Once the training set is created and labeled, the training process can begin. Training parameters are called hyperparameters (as opposed to “parameters,” which are the actual weights of the neural network). Most common hyperparameters include the learning rate, which tells the algorithm how fast to converge to a solution; the number of epochs, which determines the number of iterations during the training process; the batch size, which selects how many samples are processed at a time; and the model architecture that is selected to solve the problem. A common example of model architecture for a simple classification is ResNet, which is a convolutional neural network. It is a frequently used model architecture in classification problems such as defect detection.
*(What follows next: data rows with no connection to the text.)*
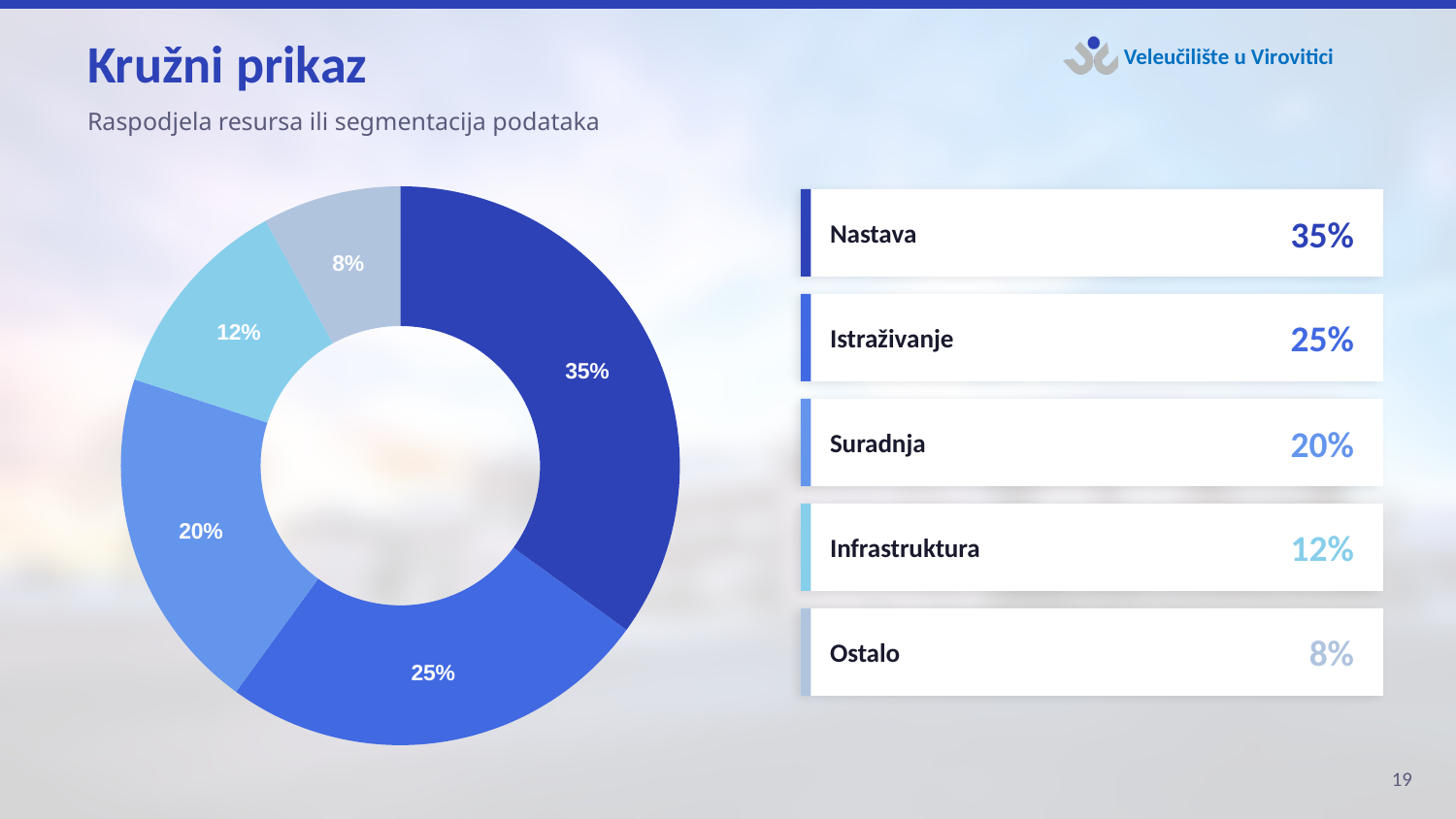
What is the value for Infrastruktura? 12% What is the title of the slide containing the chart? Kružni prikaz What kind of chart is shown on the slide? Donut (pie) chart What is the value for Suradnja? 20% Which category has the largest share of the chart? Nastava Which category has the smallest share of the chart? Ostalo What share of the chart does Nastava have? 35% Which is larger, the share for Suradnja or the share for Infrastruktura? Suradnja What is the value for Ostalo? 8% What is the value for Istraživanje? 25% How many slices does the chart have? 5 What is the difference between the shares of Nastava and Istraživanje? 10%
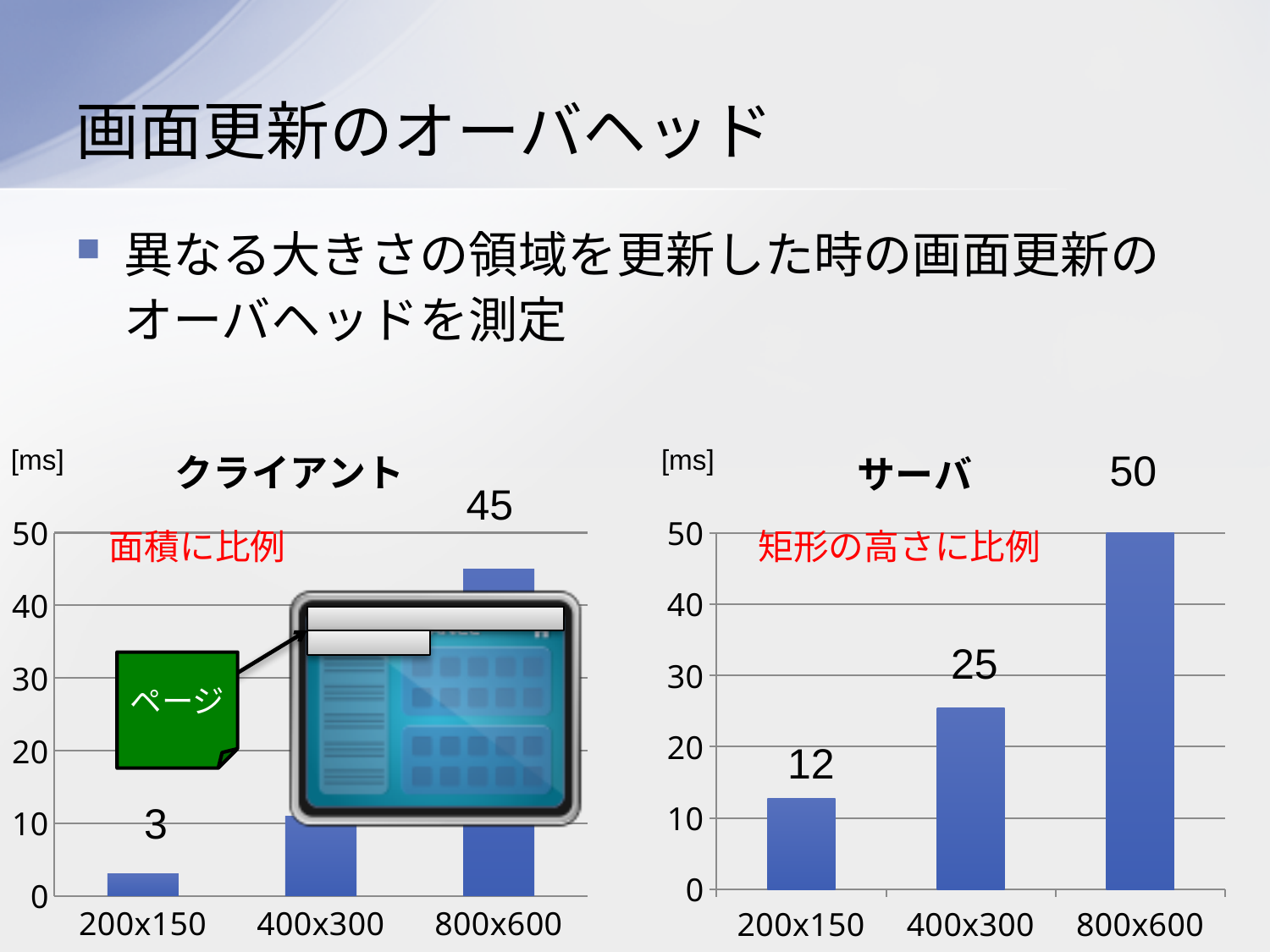
In the サーバ chart, what is the value for 200x150? 12 How many categories does the サーバ chart show? 3 In the サーバ chart, what is the value for 800x600? 50 In the サーバ chart, what is the value for 400x300? 25 In the クライアント chart, what is the difference between the values for 800x600 and 200x150? 42 In the クライアント chart, what is the value for 200x150? 3 In the クライアント chart, what is the value for 800x600? 45 In the サーバ chart, what is the difference between the values for 800x600 and 200x150? 38 What kind of chart is the サーバ chart? bar chart In the クライアント chart, which category has the lowest value? 200x150 In the サーバ chart, which category has the highest value? 800x600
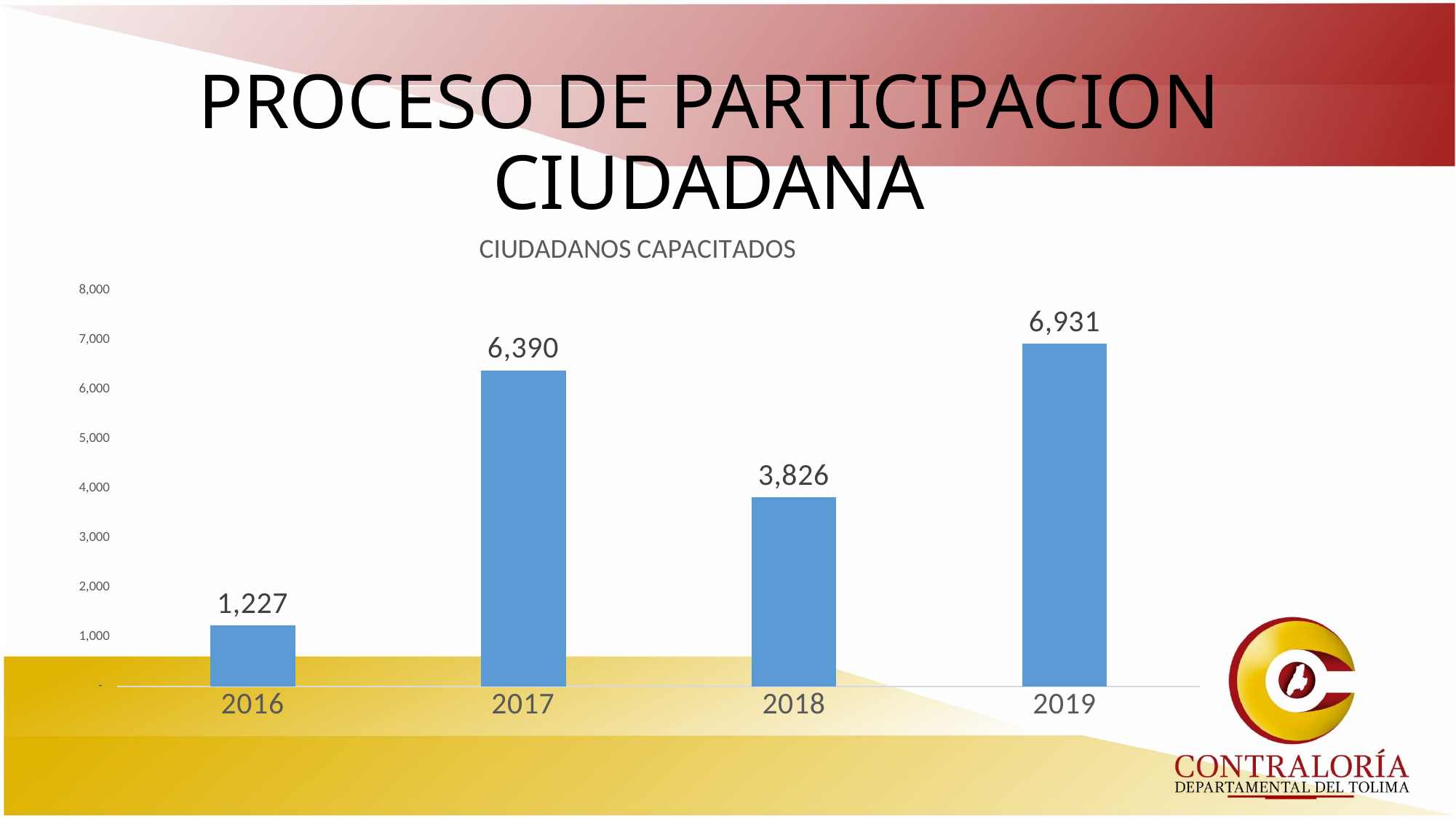
Is the value for 2018 greater or less than 4,000? less How many years are shown on the x axis? 4 What is the value for 2019? 6,931 What is the value for 2016? 1,227 Which year has the highest value? 2019 What is the difference between the values for 2019 and 2017? 541 What is the value for 2018? 3,826 What is the value for 2017? 6,390 What kind of chart is shown? bar chart What is the difference between the values for 2017 and 2016? 5,163 Which year has the lowest value? 2016 Which is larger, the value for 2018 or the value for 2017? 2017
Once hyperparameters are configured (good training tools provide default values that work well in practice), the training process is ready to be launched. Training time ranges from a few minutes to a few hours and is dependent on the number of samples in a dataset, the hyperparameters and the power/memory of the GPU card. During training, users can monitor two basic metrics: loss functions and accuracy. The loss functions show the difference between current model prediction (output of neural network) and expectation (the ground truth). These loss functions should go toward 0 while training. If they diverge, users may have to cancel the training session and restart it with different hyperparameters. The accuracy indicates how good the model is to properly classify samples. This metric should go toward 100% during training. In practice, users will rarely achieve 100% but often between 95% and 99%. Figure 5 depicts a graph of loss functions and accuracy while training in Astrocyte.
After training is complete with acceptable accuracy, the model is ready to use in production. Applying a model to real samples is called inference. Inference can be implemented on the PC using GPU cards or on an embedded device using a parallel processing engine. Depending on the size, weight and power (SWAP) required by an application, various technologies are available for implementing deep learning on embedded devices such as GPUs, FPGAs and specialized neural processors.
Deep learning is more user-friendly and practical than ever before, enabling more applications to derive benefits. Deep learning software has improved to the point that it can classify images better than any traditional algorithm — and may soon be able to outperform human inspectors.